Exercises ->
(1) Answer these questions using the Harriet Blackford post:
(a) In what year did Lucy marry William Phelps?
(b) In what town and year was Harriet Blackford baptized?
(c) Whom did Harriet's sister Dorothy marry in Shoreditch in 1812?
(2) Write down the part of the Harriet Blackford post from "Well, I was" up to and including "collaboration solves mysteries!", with no changes.

Page text ->
*** Block opens ***

Harriet Blackford signs her name as a witness of the marriage of her sister Lucy to William Phelps in 1811.

Harriet Blackford signs her name as a witness of the marriage of her sister Lucy to William Phelps in 1811.

Well, I was right and I was wrong about Harriet the wife of cow-keeper Thomas Hall, who I now believe is Harriet Blackford baptized in Swindon in 1792.  I was right that the name Dorothy and the surname Sylvester were important clues in confirming the family of Harriet.  I was wrong in guessing Harriet was a native of London or Northamptonshire – but you’ve got to start somewhere!

Honestly, I never would have made the connection if not for a distant cousin who was trying to track down a Mrs. Firmin mentioned in a letter of 1859.  The long and the short of it was that she tracked down my Firmin tree on ancestry and sent me a note.  Neither of us has been able to find the marriage of Harriet to Thomas Hall but at least we both have a few more clues. Many thanks to Liz – collaboration solves mysteries!

What got me excited right away was that “her” Harriet had a sister Dorothy who married a John Sylvester in Shoreditch in 1812 and “my” Harriet had a daughter named Dorothy Sylvester Hall born in 1817.  I’m still working my way through the evidence but I have no reason to believe we’re looking at two different women named Harriet despite the fact that there are other Harriet Blackfords out there and we mostly have indirect evidence linking Harriet Blackford to Thomas Hall.

In the future I hope to post about the two Dorothys, the life of young Harriet and how she came to London from Swindon, the Blackford family and St. Leonard Shoreditch, Harriet’s ancestors – well let me say there is no shortage of topics.

To conclude, persistance can pay off!  Tracking down those slim references (like the Boyes family in the will of John Firmin) can lead to richer pictures of family networks.  Exploring the details of Harriet’s brothers and sisters netted me the signature at the head of the post, a little relic of a woman who didn’t leave many traces.

*** Block closes ***

Data records ->
*** Block opens ***

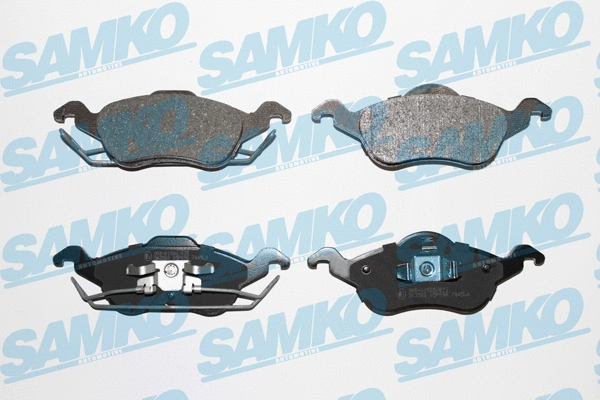 Brake Pad Set, disc brake (5SP696)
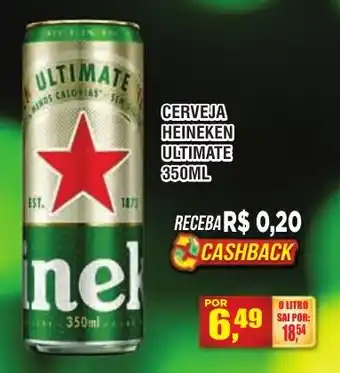 Cerveja heineken ultimate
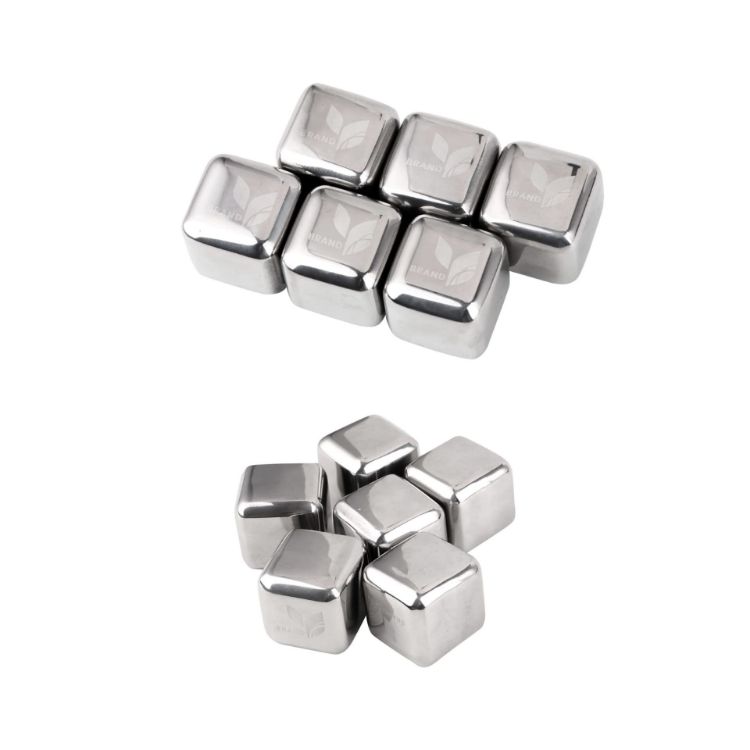 Picture of Stainless Steel Ice Cube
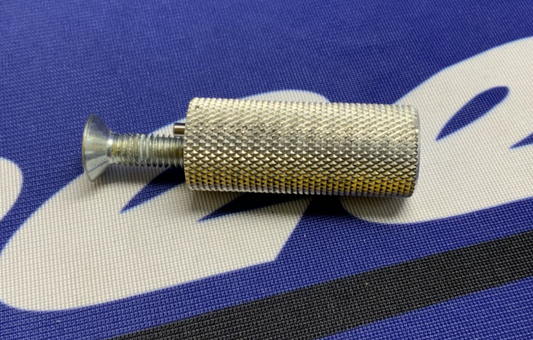 Woodcraft Silver Eccentric Toe Peg Assembly 08-0899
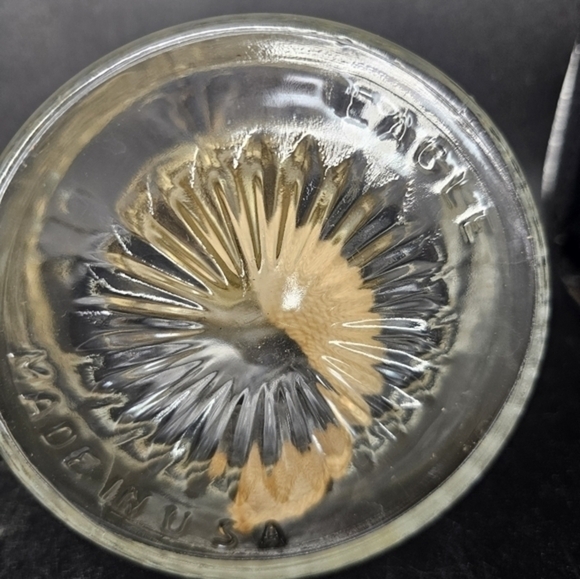 Antique/vintage eagle oil lamp, made in the USA - Picture 5 of 7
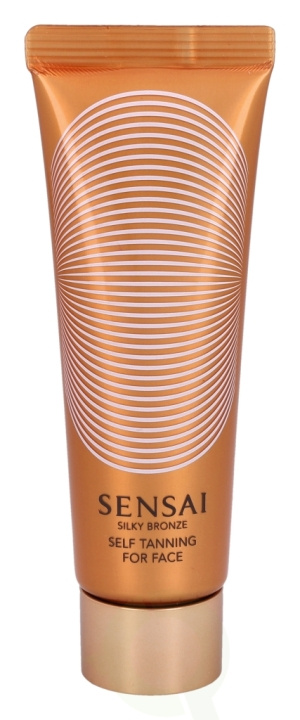 Kanebo Sensai Silky Bronze Self Tanning For Face 50 ml in the group BEAUTY & HEALTH / Skin care / Tanning / Sunless tanning at TP E-commerce Nordic AB (C52415)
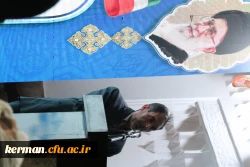 آغاز ترم تحصیلی جدید حوزه علوم اسلامی دانشگاهیان دانشگاه فرهنگیان استان کرمان 3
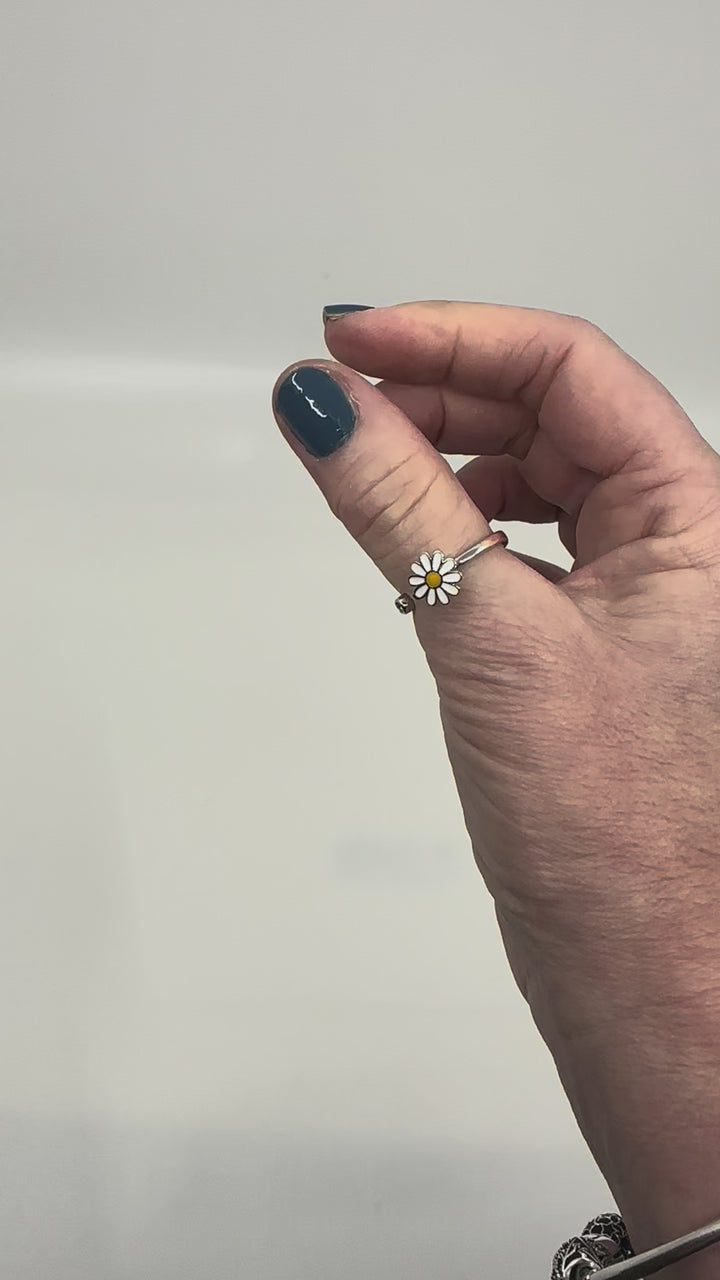 Fidget Daisy Ring Anxiety Stress reliever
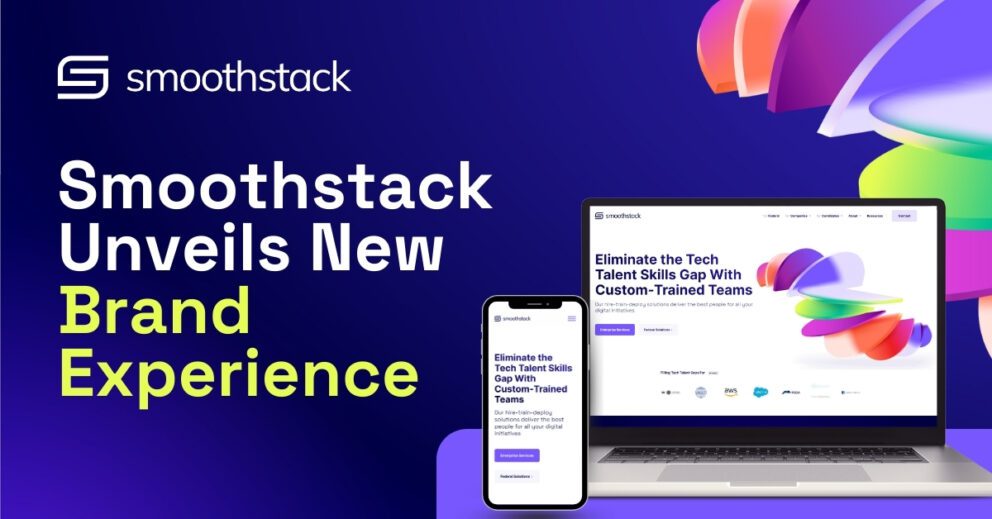 Smoothstack Unveils Bold Brand Identity That Represents its Unique Tech Industry Positioning 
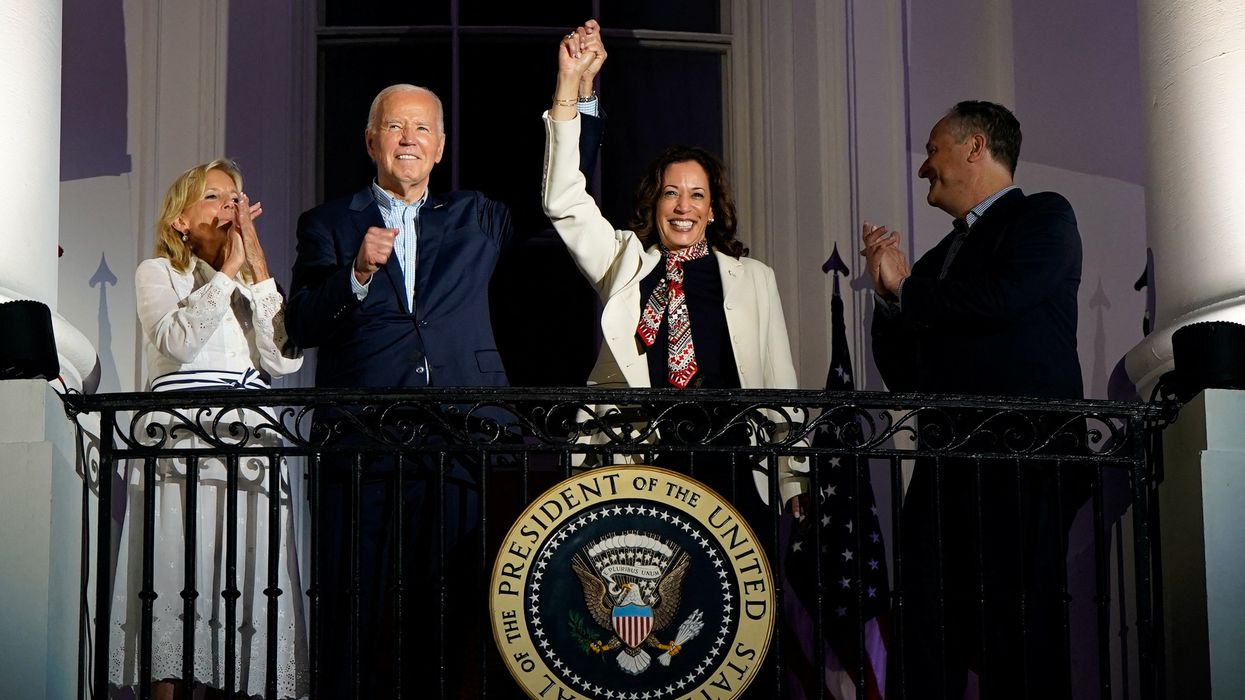 Joe Biden and Kamala Harris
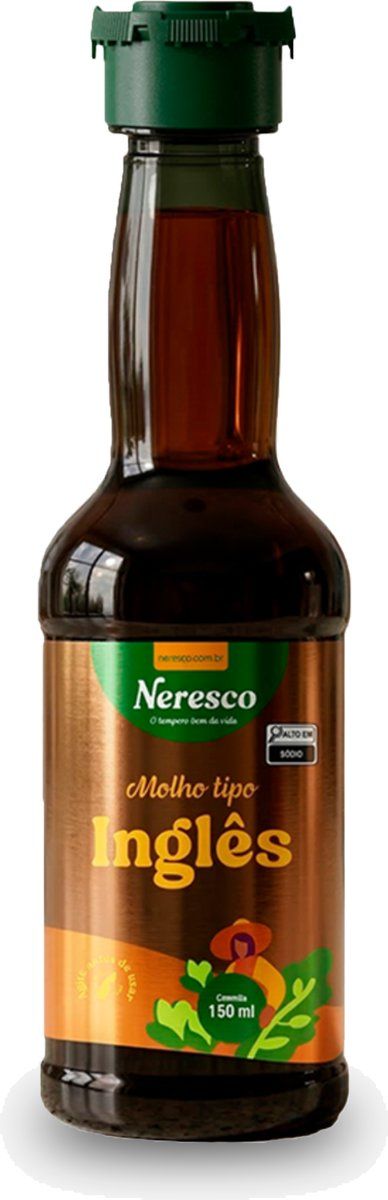 MOLHO INGLES 150ML FRASCO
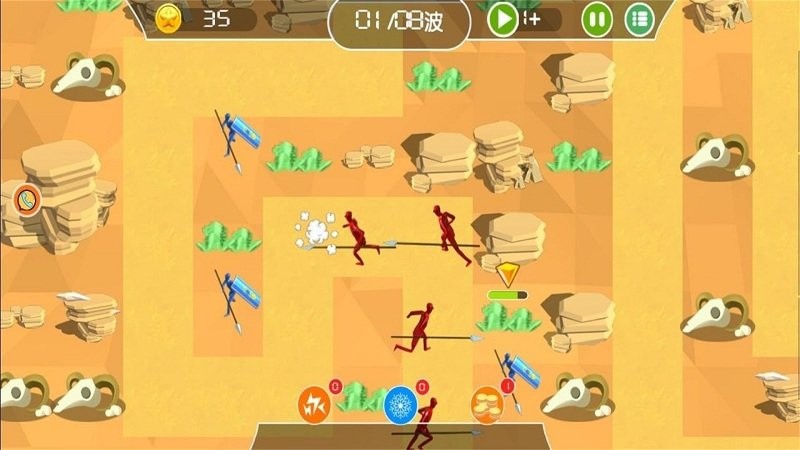 战场生存指挥模拟游戏的图册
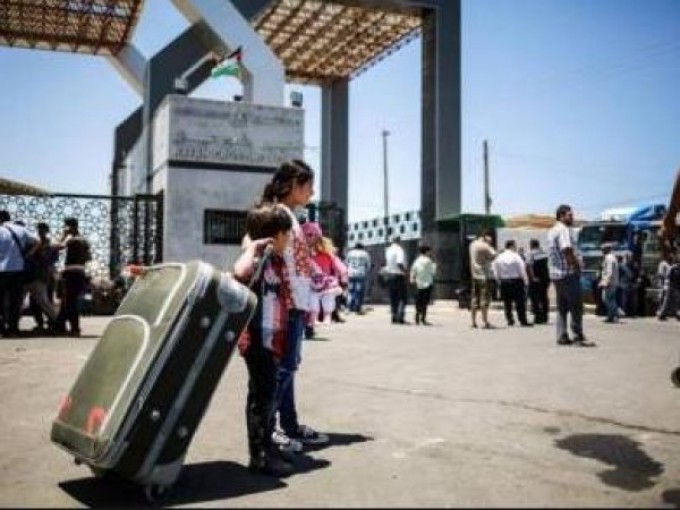 تعديل على آلية السفرعبر معبر رفح البري غداً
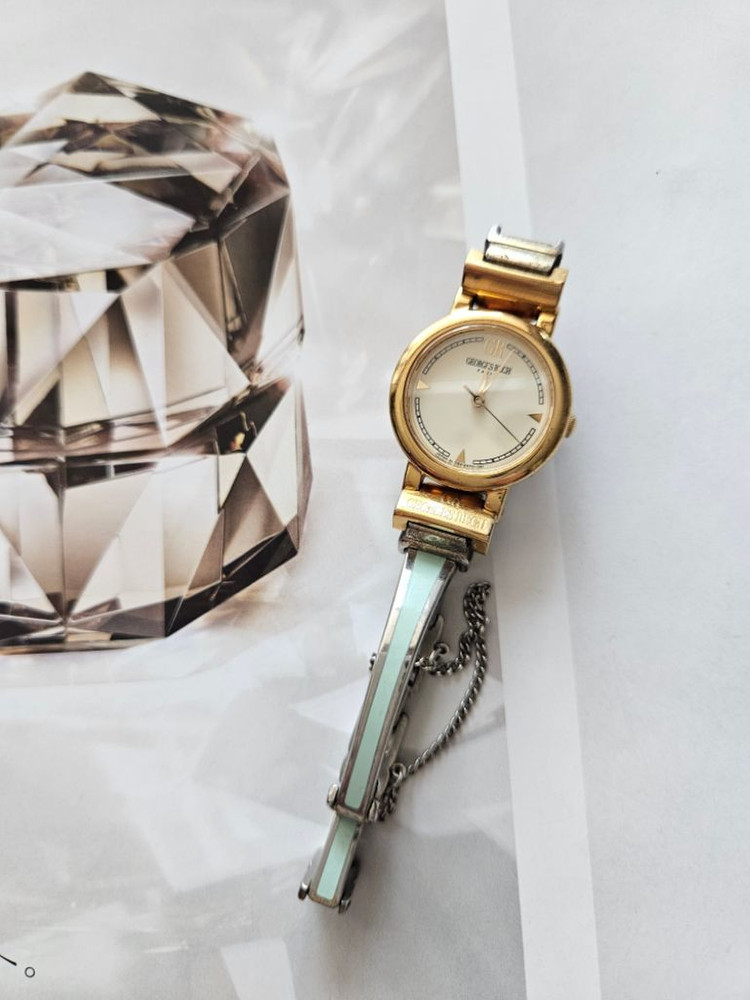 Georges recharge 여성용 콤비메탈 시계--4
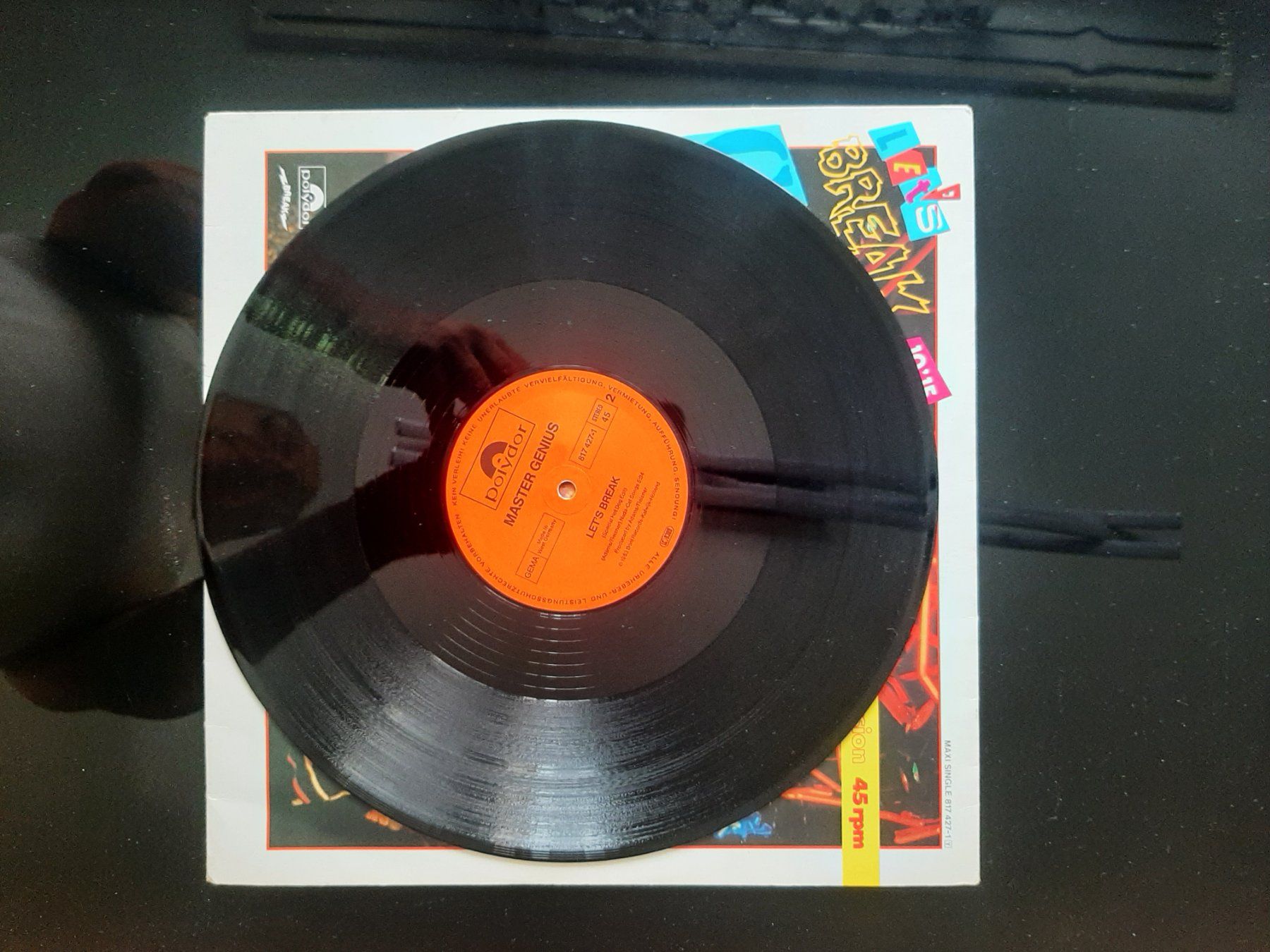 Schallplatten: Maxi Single von Master Genius aus 1983 – Gebraucht aus Kreuzlingen von Jack.Daniels 1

*** Block closes ***

Task solutions ->
(1)
(a) 1811
(b) Swindon, 1792
(c) John Sylvester

(2)
Well, I was right and I was wrong about Harriet the wife of cow-keeper Thomas Hall, who I now believe is Harriet Blackford baptized in Swindon in 1792.  I was right that the name Dorothy and the surname Sylvester were important clues in confirming the family of Harriet.  I was wrong in guessing Harriet was a native of London or Northamptonshire – but you’ve got to start somewhere!

Honestly, I never would have made the connection if not for a distant cousin who was trying to track down a Mrs. Firmin mentioned in a letter of 1859.  The long and the short of it was that she tracked down my Firmin tree on ancestry and sent me a note.  Neither of us has been able to find the marriage of Harriet to Thomas Hall but at least we both have a few more clues. Many thanks to Liz – collaboration solves mysteries!